Problem to work on =>
Change every "tree" in the items below to "oak", keeping all other text the same. Leave the pictures out of your answer.

Image and question items:

--- --- ---

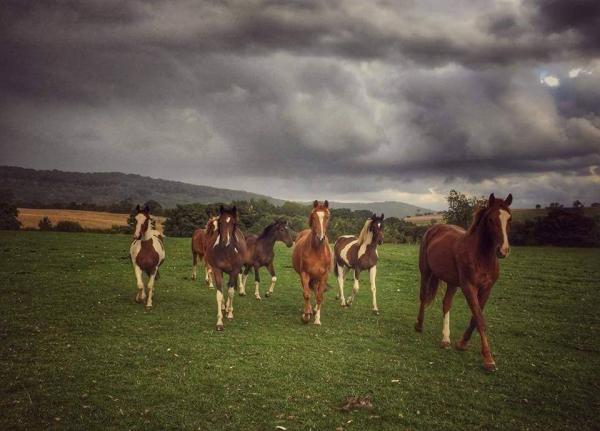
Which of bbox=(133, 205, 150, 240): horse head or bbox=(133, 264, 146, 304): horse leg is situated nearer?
bbox=(133, 205, 150, 240): horse head

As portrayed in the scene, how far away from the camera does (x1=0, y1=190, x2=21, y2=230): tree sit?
5450 cm

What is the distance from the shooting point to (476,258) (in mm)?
8016

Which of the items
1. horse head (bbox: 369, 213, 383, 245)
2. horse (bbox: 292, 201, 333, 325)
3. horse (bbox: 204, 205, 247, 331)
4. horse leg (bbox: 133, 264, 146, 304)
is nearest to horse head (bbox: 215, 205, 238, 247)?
horse (bbox: 204, 205, 247, 331)

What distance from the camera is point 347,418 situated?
5438 mm

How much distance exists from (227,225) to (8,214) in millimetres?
63900

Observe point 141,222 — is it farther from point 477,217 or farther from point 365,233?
point 477,217

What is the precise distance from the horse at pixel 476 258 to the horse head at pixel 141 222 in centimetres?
936

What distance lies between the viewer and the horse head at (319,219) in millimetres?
9867

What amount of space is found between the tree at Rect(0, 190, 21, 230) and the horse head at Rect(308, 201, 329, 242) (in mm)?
64433

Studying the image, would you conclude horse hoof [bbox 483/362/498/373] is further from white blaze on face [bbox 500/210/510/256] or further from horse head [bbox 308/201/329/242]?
horse head [bbox 308/201/329/242]

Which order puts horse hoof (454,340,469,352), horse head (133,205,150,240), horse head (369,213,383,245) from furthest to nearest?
Result: horse head (369,213,383,245) < horse head (133,205,150,240) < horse hoof (454,340,469,352)

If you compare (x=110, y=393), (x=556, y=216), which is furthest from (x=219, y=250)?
(x=556, y=216)

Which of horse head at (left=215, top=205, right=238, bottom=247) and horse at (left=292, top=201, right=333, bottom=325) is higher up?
horse head at (left=215, top=205, right=238, bottom=247)

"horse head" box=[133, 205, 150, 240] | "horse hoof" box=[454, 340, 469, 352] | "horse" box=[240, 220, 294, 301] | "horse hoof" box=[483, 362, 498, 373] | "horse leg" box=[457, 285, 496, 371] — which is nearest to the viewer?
"horse hoof" box=[483, 362, 498, 373]
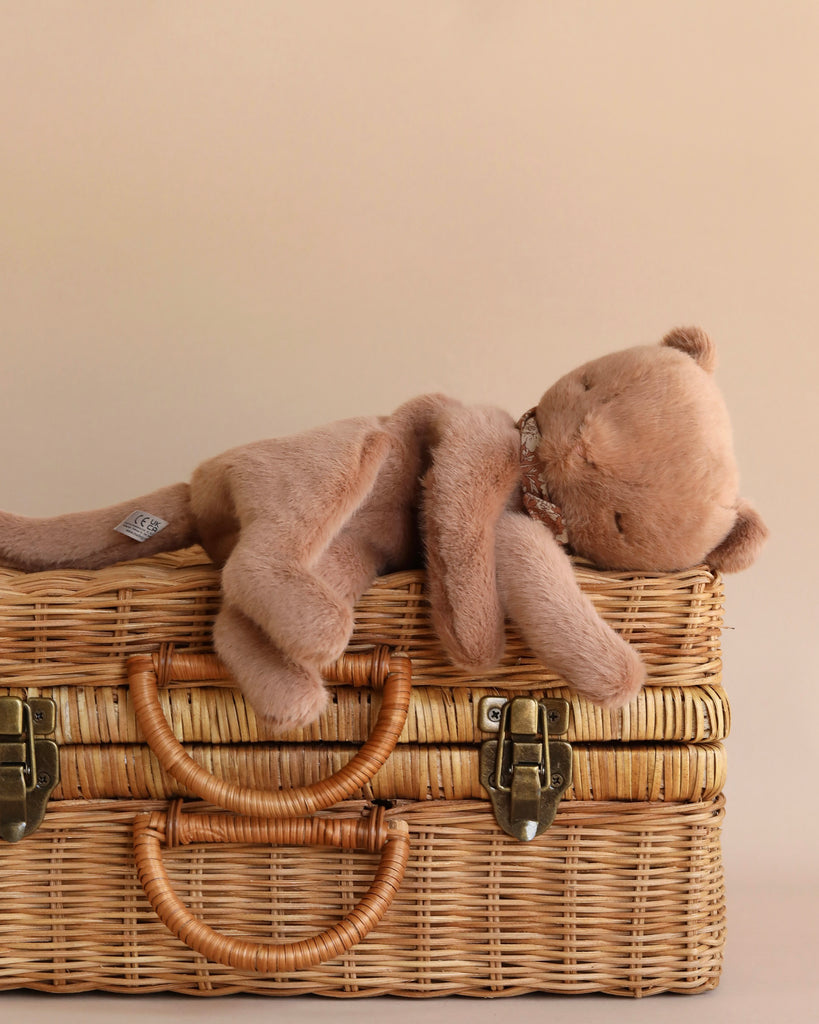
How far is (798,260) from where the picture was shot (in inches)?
70.4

--- --- ---

Task output =>
Which of bbox=(133, 205, 150, 240): horse head or bbox=(133, 264, 146, 304): horse leg is situated nearer?
bbox=(133, 205, 150, 240): horse head

As portrayed in the scene, how far away from the camera does (x1=0, y1=190, x2=21, y2=230): oak sit?
5450 cm

What is the distance from the shooting point to (476,258) (in mm)?
8016

Which of the items
1. horse head (bbox: 369, 213, 383, 245)
2. horse (bbox: 292, 201, 333, 325)
3. horse (bbox: 204, 205, 247, 331)
4. horse leg (bbox: 133, 264, 146, 304)
is nearest to horse head (bbox: 215, 205, 238, 247)?
horse (bbox: 204, 205, 247, 331)

What distance from the camera is point 347,418 situated?
5438 mm

How much distance exists from (227,225) to (8,214) in millimetres?
63900

Observe point 141,222 — is it farther from point 477,217 or farther from point 365,233?
point 477,217

What is the precise distance from the horse at pixel 476 258 to the horse head at pixel 141 222 in centimetres?
936

What distance lies between the viewer and the horse head at (319,219) in millimetres?
9867

What amount of space is found between the oak at Rect(0, 190, 21, 230) and the horse head at Rect(308, 201, 329, 242) (in mm)?
64433

Studying the image, would you conclude horse hoof [bbox 483/362/498/373] is further from white blaze on face [bbox 500/210/510/256] or further from horse head [bbox 308/201/329/242]?
horse head [bbox 308/201/329/242]

Which order puts horse hoof (454,340,469,352), horse head (133,205,150,240), horse head (369,213,383,245) from furthest to nearest?
Result: horse head (369,213,383,245) < horse head (133,205,150,240) < horse hoof (454,340,469,352)

If you compare (x=110, y=393), (x=556, y=216), which is furthest from (x=219, y=250)?
(x=556, y=216)

Which of horse head at (left=215, top=205, right=238, bottom=247) and horse at (left=292, top=201, right=333, bottom=325) is higher up?
horse head at (left=215, top=205, right=238, bottom=247)

"horse head" box=[133, 205, 150, 240] | "horse hoof" box=[454, 340, 469, 352] | "horse" box=[240, 220, 294, 301] | "horse hoof" box=[483, 362, 498, 373] | "horse leg" box=[457, 285, 496, 371] — which is nearest to the viewer?
"horse hoof" box=[483, 362, 498, 373]
How far is (798,260) from where the picture was shot (in inches)?
70.4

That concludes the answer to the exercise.